Evolutionary history of bacteriophages with double-stranded DNA genomes

Galina Glazko¹^,2 , Vladimir Makarenkov³ , Jing Liu¹^,4 and Arcady Mushegian¹^,5

¹Stowers Institute for Medical Research, 1000 E 50th St., Kansas City, MO 64110, USA

²Department of Biostatistics and Computational Biology, University of Rochester Medical Center, Rochester, NY 14642, USA

³Departement d'informatique, Université du Québec à Montreal, C.P.8888, suc.Centre-Ville, Montreal, QC, H3C 3P8, Canada

⁴Interdisciplinary Graduate Program in Biomedical Sciences, Kansas University Medical Center, Kansas City, KS 66160, USA

⁵Department of Microbiology, Molecular Genetics, and Immunology, University of Kansas Medical Center, Kansas City, KS 66160, USA

author email corresponding author email

Biology Direct 2007, 2:36doi:10.1186/1745-6150-2-36


Published:	6 December 2007

Abstract

Background

Reconstruction of evolutionary history of bacteriophages is a difficult problem because of fast sequence drift and lack of omnipresent genes in phage genomes. Moreover, losses and recombinational exchanges of genes are so pervasive in phages that the plausibility of phylogenetic inference in phage kingdom has been questioned.

Results

We compiled the profiles of presence and absence of 803 orthologous genes in 158 completely sequenced phages with double-stranded DNA genomes and used these gene content vectors to infer the evolutionary history of phages. There were 18 well-supported clades, mostly corresponding to accepted genera, but in some cases appearing to define new taxonomic groups.
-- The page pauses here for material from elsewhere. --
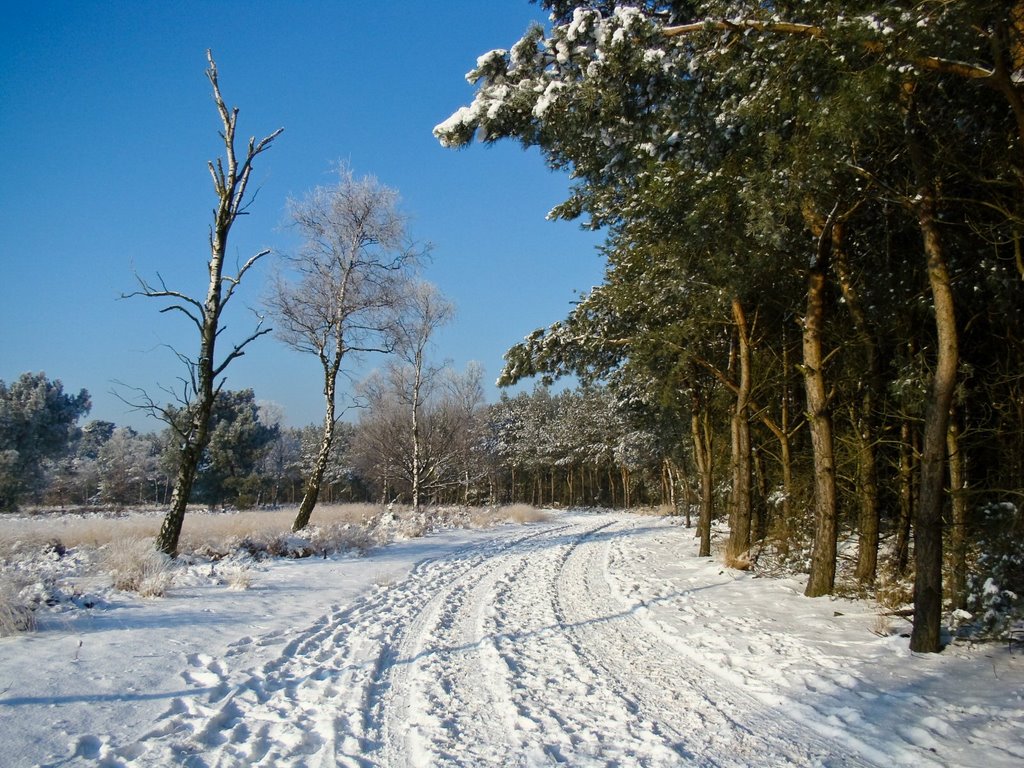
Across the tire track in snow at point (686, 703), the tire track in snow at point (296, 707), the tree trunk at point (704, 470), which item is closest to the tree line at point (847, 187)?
the tire track in snow at point (686, 703)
Conflicts between this phylogeny and trees constructed from sequence alignments of phage proteins were exploited to infer 294 specific acts of intergenome gene transfer.

Conclusion

A notoriously reticulate evolutionary history of fast-evolving phages can be reconstructed in considerable detail by quantitative comparative genomics.

Open peer review

This article was reviewed by Eugene Koonin, Nicholas Galtier and Martijn Huynen.